機体の違和感を感じながらもアリーナ中央、セシリアの近くまでどうにかたどり着く。セシリアは既に二メートルを超す銃器――【スターライトmkIII】を既に展開していた。俺も急いで武器を展開しよう装備一覧を開くが……。
悠が言っていたけど、本当に【近接ブレード】の一つしかねぇ。
開発側の手違いや冗談を多少は期待したが、現実はそんなに甘いものではないことを変な機会で痛感してしまった。

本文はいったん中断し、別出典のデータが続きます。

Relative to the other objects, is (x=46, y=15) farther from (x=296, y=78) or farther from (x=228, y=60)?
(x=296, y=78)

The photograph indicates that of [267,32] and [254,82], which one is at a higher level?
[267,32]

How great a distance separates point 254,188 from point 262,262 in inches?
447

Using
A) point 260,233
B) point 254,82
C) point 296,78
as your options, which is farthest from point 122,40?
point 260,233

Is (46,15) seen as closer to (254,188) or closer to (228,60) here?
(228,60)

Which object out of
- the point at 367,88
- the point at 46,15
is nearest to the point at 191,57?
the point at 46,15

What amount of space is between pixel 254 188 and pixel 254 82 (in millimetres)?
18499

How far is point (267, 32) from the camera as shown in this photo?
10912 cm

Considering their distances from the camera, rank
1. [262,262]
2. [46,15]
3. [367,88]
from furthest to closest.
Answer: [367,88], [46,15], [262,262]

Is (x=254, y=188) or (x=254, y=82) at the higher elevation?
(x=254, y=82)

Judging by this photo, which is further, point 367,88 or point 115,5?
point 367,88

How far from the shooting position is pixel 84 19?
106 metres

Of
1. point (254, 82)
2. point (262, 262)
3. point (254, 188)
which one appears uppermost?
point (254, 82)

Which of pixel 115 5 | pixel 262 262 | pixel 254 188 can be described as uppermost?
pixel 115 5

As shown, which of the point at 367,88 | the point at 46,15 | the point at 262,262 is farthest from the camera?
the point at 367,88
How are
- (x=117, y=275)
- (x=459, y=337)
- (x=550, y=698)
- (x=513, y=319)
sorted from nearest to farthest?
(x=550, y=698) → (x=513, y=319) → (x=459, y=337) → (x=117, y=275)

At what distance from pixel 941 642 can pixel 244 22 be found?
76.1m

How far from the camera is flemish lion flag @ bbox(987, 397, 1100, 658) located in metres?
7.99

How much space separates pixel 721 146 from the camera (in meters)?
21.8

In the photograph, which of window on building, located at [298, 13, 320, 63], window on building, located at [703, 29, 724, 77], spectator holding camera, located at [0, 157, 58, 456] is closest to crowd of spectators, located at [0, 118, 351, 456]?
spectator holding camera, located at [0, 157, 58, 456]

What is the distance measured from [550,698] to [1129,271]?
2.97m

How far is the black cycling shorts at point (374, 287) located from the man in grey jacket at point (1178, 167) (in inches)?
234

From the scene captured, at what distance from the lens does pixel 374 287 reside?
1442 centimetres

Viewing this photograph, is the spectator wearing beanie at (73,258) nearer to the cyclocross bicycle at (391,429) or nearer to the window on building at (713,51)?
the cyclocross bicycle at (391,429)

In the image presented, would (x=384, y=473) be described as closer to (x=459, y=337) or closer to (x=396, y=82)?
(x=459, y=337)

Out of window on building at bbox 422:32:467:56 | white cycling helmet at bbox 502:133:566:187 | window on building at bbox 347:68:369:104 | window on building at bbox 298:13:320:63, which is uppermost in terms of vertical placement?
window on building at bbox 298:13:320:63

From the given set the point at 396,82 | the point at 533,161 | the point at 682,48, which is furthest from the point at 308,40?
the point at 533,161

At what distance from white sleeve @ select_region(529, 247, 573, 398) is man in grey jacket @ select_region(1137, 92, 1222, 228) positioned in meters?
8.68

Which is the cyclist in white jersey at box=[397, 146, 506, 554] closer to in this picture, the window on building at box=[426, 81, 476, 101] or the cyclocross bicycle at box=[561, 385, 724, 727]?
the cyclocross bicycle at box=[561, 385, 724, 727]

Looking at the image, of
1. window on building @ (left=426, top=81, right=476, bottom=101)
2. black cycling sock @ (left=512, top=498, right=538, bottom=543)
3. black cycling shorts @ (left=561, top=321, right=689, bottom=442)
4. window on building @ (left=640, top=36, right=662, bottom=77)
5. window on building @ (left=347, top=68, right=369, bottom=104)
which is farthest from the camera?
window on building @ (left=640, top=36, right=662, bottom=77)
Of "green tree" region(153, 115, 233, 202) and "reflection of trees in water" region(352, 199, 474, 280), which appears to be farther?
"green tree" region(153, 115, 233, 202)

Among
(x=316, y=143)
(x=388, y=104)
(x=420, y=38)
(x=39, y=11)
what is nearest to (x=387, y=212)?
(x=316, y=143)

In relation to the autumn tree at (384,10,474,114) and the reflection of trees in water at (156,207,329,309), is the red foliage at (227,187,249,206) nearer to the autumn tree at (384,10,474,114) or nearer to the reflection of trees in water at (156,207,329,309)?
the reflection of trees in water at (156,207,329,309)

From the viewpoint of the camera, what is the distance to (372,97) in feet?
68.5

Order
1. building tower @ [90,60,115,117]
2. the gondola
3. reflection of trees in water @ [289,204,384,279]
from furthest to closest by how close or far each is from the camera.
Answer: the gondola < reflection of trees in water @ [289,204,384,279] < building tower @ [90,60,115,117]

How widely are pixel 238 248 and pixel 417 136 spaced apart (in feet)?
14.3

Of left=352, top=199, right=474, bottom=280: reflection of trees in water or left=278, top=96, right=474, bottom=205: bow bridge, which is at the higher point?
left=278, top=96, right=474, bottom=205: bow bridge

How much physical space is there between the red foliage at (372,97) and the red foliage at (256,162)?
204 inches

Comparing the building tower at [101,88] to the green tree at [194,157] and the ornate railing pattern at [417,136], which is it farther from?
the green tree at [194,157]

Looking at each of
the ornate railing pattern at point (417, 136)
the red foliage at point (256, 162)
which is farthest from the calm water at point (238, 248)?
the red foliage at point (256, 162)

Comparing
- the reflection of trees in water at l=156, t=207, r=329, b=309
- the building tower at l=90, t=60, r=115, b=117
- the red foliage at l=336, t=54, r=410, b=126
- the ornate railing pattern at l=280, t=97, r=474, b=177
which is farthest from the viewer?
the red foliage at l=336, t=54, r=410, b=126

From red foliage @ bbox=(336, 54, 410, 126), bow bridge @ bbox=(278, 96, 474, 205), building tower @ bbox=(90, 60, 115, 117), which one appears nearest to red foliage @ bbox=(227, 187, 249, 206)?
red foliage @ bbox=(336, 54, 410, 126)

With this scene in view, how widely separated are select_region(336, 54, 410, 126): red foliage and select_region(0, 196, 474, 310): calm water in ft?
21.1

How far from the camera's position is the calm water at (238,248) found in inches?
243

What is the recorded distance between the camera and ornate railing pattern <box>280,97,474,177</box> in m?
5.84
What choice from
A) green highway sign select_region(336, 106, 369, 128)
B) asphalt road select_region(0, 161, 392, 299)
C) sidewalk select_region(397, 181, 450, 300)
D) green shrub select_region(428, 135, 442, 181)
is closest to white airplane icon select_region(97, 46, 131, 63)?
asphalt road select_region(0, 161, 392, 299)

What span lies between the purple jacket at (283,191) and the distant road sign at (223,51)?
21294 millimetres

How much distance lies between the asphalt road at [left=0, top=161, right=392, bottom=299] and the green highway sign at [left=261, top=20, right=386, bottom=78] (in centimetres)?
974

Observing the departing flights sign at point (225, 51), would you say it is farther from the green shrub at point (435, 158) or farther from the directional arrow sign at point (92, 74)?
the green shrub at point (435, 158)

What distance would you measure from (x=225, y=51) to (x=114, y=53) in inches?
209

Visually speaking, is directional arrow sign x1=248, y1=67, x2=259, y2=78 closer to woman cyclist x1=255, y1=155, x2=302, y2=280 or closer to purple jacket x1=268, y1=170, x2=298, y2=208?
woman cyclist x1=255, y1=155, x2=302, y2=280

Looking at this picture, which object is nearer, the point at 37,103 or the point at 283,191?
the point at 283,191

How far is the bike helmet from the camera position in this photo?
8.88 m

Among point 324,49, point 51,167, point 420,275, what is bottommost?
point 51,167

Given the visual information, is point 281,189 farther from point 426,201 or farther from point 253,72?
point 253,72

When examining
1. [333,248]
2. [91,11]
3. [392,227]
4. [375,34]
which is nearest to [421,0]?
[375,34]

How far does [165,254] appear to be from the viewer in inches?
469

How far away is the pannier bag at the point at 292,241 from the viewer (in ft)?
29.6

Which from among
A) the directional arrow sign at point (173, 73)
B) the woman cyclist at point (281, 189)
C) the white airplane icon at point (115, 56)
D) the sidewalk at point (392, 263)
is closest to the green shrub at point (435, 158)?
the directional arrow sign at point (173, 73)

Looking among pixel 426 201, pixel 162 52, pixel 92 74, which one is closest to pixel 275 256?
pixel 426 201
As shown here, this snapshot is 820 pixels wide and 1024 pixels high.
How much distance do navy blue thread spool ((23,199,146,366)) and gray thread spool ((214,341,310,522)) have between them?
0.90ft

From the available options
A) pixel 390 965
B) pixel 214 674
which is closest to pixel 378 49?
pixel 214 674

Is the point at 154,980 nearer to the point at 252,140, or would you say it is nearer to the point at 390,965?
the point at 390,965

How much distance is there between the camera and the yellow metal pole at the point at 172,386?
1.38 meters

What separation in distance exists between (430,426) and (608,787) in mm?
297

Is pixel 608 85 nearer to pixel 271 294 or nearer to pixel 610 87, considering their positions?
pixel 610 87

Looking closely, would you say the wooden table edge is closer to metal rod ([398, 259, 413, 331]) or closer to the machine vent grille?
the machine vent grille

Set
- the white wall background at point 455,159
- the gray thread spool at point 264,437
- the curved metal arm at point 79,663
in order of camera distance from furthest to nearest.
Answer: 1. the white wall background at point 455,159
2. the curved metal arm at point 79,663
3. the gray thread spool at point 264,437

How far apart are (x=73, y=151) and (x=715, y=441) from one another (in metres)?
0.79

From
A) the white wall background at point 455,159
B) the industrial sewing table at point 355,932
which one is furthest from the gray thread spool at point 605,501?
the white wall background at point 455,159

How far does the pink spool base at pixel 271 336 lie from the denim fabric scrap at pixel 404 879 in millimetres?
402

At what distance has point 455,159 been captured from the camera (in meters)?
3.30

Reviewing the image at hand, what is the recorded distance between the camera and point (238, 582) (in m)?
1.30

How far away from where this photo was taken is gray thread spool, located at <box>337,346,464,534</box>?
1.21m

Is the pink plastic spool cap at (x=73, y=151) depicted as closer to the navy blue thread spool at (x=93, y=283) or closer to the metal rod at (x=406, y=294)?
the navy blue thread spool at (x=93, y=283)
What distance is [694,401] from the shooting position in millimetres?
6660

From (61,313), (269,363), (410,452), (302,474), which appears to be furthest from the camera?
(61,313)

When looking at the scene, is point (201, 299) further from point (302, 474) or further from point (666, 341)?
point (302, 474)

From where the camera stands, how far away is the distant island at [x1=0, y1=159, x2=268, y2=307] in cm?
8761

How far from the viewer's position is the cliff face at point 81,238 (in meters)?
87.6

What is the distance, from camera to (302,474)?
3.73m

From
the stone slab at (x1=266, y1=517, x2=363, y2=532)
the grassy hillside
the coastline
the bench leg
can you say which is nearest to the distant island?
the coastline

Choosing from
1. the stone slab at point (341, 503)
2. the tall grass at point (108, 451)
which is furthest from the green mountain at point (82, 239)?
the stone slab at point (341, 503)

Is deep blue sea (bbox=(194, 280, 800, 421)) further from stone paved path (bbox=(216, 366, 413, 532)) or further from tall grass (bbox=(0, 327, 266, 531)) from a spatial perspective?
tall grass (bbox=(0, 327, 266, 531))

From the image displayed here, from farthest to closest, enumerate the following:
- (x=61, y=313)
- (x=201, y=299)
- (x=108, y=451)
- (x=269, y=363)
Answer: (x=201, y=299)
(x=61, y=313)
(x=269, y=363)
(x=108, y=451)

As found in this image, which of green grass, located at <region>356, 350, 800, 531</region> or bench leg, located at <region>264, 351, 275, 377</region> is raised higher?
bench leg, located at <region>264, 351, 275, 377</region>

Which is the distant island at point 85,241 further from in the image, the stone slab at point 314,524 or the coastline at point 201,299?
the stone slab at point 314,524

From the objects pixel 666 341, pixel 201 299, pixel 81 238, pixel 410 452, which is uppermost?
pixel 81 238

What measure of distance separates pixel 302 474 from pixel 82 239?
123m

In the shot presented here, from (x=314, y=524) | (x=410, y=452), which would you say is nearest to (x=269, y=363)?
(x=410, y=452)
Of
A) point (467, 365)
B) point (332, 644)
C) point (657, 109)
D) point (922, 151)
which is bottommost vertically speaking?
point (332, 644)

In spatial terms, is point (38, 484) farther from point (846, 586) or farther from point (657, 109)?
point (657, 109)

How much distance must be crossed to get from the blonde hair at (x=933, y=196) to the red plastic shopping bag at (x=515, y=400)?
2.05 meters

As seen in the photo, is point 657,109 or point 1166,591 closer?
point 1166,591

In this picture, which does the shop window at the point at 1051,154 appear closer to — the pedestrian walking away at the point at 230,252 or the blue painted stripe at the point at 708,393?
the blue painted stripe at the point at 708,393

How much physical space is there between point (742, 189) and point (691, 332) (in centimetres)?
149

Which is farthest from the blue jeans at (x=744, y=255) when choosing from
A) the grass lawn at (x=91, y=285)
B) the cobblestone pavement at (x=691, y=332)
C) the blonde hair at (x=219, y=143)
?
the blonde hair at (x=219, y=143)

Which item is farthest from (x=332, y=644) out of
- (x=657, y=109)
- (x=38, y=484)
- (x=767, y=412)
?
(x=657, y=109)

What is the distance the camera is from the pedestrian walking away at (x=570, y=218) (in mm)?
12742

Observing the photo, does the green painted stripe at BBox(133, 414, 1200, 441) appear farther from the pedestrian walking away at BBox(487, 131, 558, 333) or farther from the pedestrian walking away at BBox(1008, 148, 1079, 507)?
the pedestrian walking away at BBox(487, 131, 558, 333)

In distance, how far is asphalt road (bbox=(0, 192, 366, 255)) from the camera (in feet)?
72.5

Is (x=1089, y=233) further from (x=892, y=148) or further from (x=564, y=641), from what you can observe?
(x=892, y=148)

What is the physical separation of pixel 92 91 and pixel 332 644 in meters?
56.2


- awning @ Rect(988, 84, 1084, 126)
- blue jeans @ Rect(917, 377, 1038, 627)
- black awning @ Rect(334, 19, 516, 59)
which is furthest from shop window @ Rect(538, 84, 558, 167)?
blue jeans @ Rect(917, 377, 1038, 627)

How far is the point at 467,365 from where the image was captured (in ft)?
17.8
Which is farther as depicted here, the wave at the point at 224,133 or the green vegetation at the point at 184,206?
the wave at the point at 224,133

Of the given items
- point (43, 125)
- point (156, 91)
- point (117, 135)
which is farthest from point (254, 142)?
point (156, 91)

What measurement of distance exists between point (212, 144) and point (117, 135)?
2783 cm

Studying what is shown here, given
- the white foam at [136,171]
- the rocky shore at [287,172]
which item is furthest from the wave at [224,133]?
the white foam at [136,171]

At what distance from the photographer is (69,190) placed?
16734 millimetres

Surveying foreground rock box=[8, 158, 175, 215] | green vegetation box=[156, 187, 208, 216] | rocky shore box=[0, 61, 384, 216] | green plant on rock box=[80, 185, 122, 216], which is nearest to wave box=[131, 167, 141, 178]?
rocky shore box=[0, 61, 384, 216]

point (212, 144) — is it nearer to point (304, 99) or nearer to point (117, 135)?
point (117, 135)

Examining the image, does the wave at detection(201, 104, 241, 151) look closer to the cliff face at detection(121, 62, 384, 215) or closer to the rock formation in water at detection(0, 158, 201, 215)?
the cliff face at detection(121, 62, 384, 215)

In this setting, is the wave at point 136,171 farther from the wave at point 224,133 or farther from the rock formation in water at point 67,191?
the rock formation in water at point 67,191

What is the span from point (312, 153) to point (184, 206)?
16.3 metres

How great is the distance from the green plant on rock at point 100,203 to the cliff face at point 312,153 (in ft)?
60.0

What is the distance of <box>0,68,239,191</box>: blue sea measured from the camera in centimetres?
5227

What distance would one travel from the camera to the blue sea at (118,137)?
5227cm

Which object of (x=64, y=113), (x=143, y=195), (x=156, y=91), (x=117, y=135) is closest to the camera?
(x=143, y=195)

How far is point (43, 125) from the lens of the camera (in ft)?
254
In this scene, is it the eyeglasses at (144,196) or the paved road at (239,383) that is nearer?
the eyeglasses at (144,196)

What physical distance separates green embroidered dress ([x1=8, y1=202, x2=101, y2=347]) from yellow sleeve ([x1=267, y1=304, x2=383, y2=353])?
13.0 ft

仕方なくそれを展開するが、セシリアの武装と比べてとても頼りなく感じる。
「あら、逃げずに来ましたのね」
手を腰に当てながら此方を見下ろしてくる。そのポーズとセシリアの専用機の外見と相まって、何処か騎士の様な気高さを感じさせる。
「最後のチャンスをあげますわ」
「チャンスって?」
「わたくしが一方的な勝利を得るのは自明の理。ボロボロの惨めな姿を晒したくなければ、今ここで謝るというのなら、許してあげないこともなくってよ」
そう言いながら銃口を此方に向けてくる。俺が謝るなんて微塵も考えていない様だ。
「それは、チャンスとは言わないな」
「それは残念ですわ。それなら――」
セシリアのISが射撃体勢に移行した事を白式が伝えてくる。
「天野さんとの試合の前に少し遊んであげましょう」
「っく!?」
甲高い独特の発砲音が響く。その音を聞いて回避をするが、間に合わずに機体の左肩部分に命中する。衝撃と自動姿勢制御の反動に振り回されながらもなんとか姿勢を戻す。だが、息つく暇もなく次の発砲音が響いた。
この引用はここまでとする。